Silent Spring - Die wahre Geschichte

Von Pierre Desrochers

Zum 50. Jahrestag seines Erscheinens wird deutlich, wie sehr der Erfolg von Rachel Carsons reichlich unoriginellem und pseudowissenschaftlichem Buch auf dessen Appell an anti-moderne Vorurteile beruht. Pierre Desrochers über Mythen und Fakten rund um „Der stumme Frühling“

Rund um das 50. Erscheinungsjubiläum am 27. September wurde Rachel Carsons Bestseller Silent Spring (dt. Der stumme Frühling) in den internationalen Medien mit Würdigungen geradezu überschüttet. Kritik gab es kaum zu lesen. Viele Kommentatoren setzten die Erscheinung von Silent Spring sogar mit der Geburt der modernen Ökobewegung gleich. Dabei ist es tatsächlich mehr als nur ein wenig rätselhaft, wie Carson zu ihrem ikonenhaften Status als „Heilige Rachel“ und „Nonne der Natur“ kam. Schon vor etlichen Jahren meinte ein Unterstützer von Carson, der US-amerikanische Biologe Roland Clement, dass die Autorin „sowohl zu viel Lob als auch zu viel Tadel“ für ihr Buch geerntet habe, und dass die Vorstellung, „sie sei die Gründerin der Umweltbewegung“, reine Erfindung sei.

US-amerikanische Umweltbewegung der Nachkriegsjahre

Zuerst einmal beruht der ideologische Kern der modernen Umweltbewegung auf Ideen, die schon seit Jahrhunderten, in einigen Fällen seit Jahrtausenden [1] existieren. Auch war Literatur mit Naturbezug und starker Umweltschutzgrundierung bereits im Nachkriegs-Amerika sehr populär.
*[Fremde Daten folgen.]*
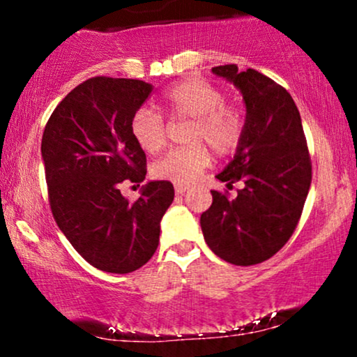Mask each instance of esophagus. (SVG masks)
<instances>
[{
  "instance_id": "esophagus-1",
  "label": "esophagus",
  "mask_w": 357,
  "mask_h": 357,
  "mask_svg": "<svg viewBox=\"0 0 357 357\" xmlns=\"http://www.w3.org/2000/svg\"><path fill=\"white\" fill-rule=\"evenodd\" d=\"M188 188H190V186H186V184H176V186H174L176 195H183V192L188 191Z\"/></svg>"
}]
</instances>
Zu nennen wären hier etwa Bestseller, wie Marjory Stoneman Douglas’ The Everglades: River of Grass (1947) und Aldo Leopolds A Sand County Almanac (1949) oder neo-malthusianische Klassiker, wie William Vogts Road to Survival oder Fairfield Osborns Our Plundered Planet (beide 1948). Zudem wurden viele Organisationen mit dem Ziel des Schutzes der Natur vor menschlichen Einflüssen schon lange vor Erscheinen des Buches gegründet – vom Sierra Club (1892) und der National Auburn Society (1905) bis zur Conservation Foundation (1947, später durch den World Wildlife Fund übernommen) und die Nature Conservancy (1951). Nicht zuletzt waren auch Carsons Behauptungen über das beispiellos zerstörerische Potential synthetischer Pestizide auf das Gleichgewicht der Natur oder hinsichtlich der Auslösung von Krebs-Epidemien Anfang der 1960er Jahre nicht mehr besonders originell. Bereits lange vor Silent Spring wurden von zahlreichen Schriftstellern, Aktivisten, Bürokraten und Politikern ganz ähnliche Ängste über die tödliche Wirkung älterer, „natürlicher“ Pestizide („natürlich“ im Sinne von Verbindungen auf Arsen-, Kupfer- und Bleibasis) geschürt und öffentlich thematisiert.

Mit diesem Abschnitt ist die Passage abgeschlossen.